| This is very much worth watching. It is a tour de force. Laurie does an amazing job of reimagining Google's strange job optimisation technique (for jobs running on hard disk storage) that uses 2 CPUs to do the same job. The technique simply takes the result of the machine that finishes it first, discarding the slower job's results... It seems expensive in resources, but it works and allows high priority tasks to run optimally. Laurie re-imagines this process but for RAM!! In doing this she needs to deal with Cores, RAM channels and other relatively undocumented CPU memory management features. She was even able to work out various undocumented CPU/RAM settings by using her tool to find where timing differences exposed various CPU settings. She's turned "Tailslayer" into a lib now, available on Github, https://github.com/LaurieWired/tailslayer You can see her having so much fun, doing cool victory dances as she works out ways of getting around each of the issues that she finds.

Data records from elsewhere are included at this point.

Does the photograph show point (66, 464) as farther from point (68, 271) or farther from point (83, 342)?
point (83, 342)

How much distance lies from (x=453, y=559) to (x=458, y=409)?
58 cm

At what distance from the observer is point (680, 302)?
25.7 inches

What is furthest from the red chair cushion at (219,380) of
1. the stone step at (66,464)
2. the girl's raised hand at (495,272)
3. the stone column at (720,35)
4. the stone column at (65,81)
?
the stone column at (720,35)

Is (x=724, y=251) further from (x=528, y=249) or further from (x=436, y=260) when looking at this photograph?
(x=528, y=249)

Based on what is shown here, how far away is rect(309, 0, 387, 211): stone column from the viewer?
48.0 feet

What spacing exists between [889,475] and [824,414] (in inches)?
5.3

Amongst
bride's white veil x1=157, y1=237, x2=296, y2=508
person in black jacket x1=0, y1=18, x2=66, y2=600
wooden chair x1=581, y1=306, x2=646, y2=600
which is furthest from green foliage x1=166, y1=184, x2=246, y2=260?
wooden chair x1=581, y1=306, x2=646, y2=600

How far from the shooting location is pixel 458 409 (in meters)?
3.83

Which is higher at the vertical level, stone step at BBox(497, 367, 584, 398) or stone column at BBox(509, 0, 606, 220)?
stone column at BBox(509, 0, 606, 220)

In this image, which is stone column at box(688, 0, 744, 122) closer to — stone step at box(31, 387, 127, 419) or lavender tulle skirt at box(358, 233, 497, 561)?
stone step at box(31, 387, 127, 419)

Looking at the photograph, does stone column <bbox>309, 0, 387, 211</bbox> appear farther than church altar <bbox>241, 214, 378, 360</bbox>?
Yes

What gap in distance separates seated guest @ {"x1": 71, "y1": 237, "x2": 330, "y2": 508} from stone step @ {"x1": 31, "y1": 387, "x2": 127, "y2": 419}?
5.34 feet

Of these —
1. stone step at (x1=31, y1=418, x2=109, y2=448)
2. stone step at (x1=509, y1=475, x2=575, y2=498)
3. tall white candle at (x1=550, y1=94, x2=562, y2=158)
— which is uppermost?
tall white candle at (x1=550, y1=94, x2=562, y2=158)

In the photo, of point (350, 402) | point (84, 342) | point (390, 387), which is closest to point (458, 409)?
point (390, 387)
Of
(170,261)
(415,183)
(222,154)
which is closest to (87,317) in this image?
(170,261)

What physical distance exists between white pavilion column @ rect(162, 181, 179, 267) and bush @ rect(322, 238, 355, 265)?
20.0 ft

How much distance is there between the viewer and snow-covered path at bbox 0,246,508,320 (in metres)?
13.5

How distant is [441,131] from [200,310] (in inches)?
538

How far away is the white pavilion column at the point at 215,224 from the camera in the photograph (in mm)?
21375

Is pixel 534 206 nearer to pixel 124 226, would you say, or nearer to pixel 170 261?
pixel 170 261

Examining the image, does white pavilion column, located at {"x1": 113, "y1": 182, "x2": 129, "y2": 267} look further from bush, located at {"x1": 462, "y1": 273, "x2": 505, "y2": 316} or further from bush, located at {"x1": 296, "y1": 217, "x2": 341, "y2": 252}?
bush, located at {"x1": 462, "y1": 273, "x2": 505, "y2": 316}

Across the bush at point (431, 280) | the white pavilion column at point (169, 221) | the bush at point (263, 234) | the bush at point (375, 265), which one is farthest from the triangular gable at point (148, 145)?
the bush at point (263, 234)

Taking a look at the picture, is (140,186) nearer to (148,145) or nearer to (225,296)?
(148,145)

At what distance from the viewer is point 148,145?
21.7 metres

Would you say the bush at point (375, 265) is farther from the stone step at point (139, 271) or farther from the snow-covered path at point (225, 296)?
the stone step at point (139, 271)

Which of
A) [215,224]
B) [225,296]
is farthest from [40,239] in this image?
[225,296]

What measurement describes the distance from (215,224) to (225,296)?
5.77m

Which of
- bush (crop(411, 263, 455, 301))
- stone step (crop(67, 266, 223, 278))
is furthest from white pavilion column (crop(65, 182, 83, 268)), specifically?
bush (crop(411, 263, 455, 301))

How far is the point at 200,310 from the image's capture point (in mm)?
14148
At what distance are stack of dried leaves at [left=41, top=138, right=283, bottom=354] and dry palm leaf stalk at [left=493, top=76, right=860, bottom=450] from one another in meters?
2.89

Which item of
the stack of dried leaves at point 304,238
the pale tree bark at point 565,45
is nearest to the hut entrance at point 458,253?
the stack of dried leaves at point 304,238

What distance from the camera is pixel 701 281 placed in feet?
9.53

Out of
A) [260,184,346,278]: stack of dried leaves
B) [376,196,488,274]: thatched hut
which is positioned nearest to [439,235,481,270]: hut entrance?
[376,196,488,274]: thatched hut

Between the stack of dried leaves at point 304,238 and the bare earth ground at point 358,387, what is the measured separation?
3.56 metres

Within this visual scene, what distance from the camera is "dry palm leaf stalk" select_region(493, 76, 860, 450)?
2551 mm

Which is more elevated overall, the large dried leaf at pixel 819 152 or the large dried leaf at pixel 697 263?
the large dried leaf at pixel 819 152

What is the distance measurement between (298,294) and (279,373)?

The experimentation, explanation and graphing of results is fantastic. Amazing stuff. Perhaps someone will use this somewhere? As mentioned in the YT comments, the work done here is probably a Master's degrees worth of work, experimentation and documentation. Go Laurie! |
Update: found the bypass via the youtube blurb: https://github.com/LaurieWired/tailslayer
"Tailslayer is a C++ library that reduces tail latency in RAM reads caused by DRAM refresh stalls.
"It replicates data across multiple, independent DRAM channels with uncorrelated refresh schedules, using (undocumented!) channel scrambling offsets that works on AMD, Intel, and Graviton. Once the request comes in, Tailslayer issues hedged reads across all replicas, allowing the work to be performed on whichever result responds first."